Since starting with ELK for logging in 2014, our system traffic volume and use case variance had both grown significantly. As we reached a scale bottleneck to support this rapidly growing traffic, we decided to take our insights about Uber’s many logging use cases and build our next-gen platform to fundamentally improve the reliability, scalability, performance, and most importantly to ensure a pleasant experience for both its users and operators.

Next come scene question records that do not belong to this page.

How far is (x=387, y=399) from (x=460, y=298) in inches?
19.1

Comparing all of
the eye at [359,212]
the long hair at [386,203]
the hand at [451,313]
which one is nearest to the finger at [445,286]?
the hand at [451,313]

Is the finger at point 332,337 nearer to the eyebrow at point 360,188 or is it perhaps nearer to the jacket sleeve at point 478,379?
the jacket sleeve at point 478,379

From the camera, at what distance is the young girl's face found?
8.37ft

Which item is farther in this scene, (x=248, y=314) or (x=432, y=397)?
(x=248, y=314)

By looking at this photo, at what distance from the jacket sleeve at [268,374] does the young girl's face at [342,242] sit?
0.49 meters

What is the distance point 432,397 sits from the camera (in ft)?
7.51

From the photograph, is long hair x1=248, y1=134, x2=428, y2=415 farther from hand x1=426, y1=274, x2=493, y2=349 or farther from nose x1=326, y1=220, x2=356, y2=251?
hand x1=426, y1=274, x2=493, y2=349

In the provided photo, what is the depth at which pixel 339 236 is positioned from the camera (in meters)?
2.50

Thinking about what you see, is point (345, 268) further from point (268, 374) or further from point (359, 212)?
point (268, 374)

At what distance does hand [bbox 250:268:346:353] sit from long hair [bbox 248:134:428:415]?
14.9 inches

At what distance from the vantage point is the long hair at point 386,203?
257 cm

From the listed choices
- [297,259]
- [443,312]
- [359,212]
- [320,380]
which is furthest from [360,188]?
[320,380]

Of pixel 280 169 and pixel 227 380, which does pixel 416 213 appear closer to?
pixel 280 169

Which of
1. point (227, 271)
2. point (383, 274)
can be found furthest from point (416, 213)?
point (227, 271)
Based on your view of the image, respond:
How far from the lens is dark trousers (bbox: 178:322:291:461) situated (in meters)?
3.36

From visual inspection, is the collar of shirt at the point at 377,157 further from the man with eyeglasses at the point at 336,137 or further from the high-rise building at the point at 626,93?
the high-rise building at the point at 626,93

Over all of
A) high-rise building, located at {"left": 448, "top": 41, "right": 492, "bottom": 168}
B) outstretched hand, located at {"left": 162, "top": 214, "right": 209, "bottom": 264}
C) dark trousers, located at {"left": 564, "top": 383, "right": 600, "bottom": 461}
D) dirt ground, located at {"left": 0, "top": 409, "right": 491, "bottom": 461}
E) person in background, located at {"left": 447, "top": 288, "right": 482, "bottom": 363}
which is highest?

In the past few years, the organic logging traffic growth resulted in a massive platform deployment size and the user requirements evolved significantly too. Both surfaced a lot of challenges to the ELK based platform, which were not visible at lower scale: 

  1. Log schema: Our logs are semi-structured. ES (Elasticsearch) infers schemas automatically, keeps it consistent across the cluster, and enforces it on following logs. Incompatible field types cause type conflict error in ES, which drops the offending logs. While enforcing a consistent schema is reasonable for business events with well-defined structures, for logging this leads to significant reduction in developer productivity because log schema organically evolves over time. For example, a large API platform can be updated by hundreds of engineers, accumulating thousands of fields in the ES index mapping and there is a high chance for different engineers to use the same field name, but with different types in field values, which leads to type conflicts in ES. Forcing engineers to learn about the existing schema and maintain its consistency just to print some service logs is inefficient. Ideally, the platform should treat schema changes as a norm and be able to handle fields with multiple types for the users. 
  2. Operational cost:  We had to run 20+ ES clusters in each region to limit the blast radius if a cluster was affected negatively by heavy queries or mapping explosions. The number of Logstash pipelines was even higher with 50+ per region to accommodate special use cases and custom configurations. Both expensive queries and mapping explosions could degrade the ES cluster severely and sometimes even “freeze” it, when we had to restart the cluster to bring it back. As the number of clusters increased, this kind of outage grew more frequent. Despite our best efforts to automate processes such as detecting and disabling fields that would cause mapping explosions and type conflicts, rebalancing traffic among ES clusters, and so on, manual intervention for resolving issues like type conflicts was still inevitable. We would like a platform that is able to support our organization’s large scale and new use cases without incurring as much operational overhead. 
  3. Hardware Cost: Indexing fields is pretty costly in ES, because it needs to build and maintain sophisticated inverted indexing and forward indexing structures, write it to transaction log, flush the in-memory buffer periodically to disk, and perform regular background merges to keep the number of flushed index segments from growing unbounded, all of which requires significant processing power and increases the latency for logs to become queryable. So instead of indexing all fields in the logs, our ES clusters were configured to index those up to three levels. But ingesting all of the generated logs still consumed a lot of hardware resources and was too expensive to scale.
  4. Aggregation: As found in our production environment, more than 80% queries are aggregation queries, such as terms, histogram and percentile aggregations. While ES has made improvements to optimize forward indexing structures, it is nonetheless not designed to support fast aggregations across large datasets. The performance inefficiency led to an unpleasant user experience. For example, the critical dashboards for a service with large log volume loaded very slowly when querying last 1h logs (around 1.3TB) and frequently timed out when querying last 6h logs, making it impossible to diagnose production issues.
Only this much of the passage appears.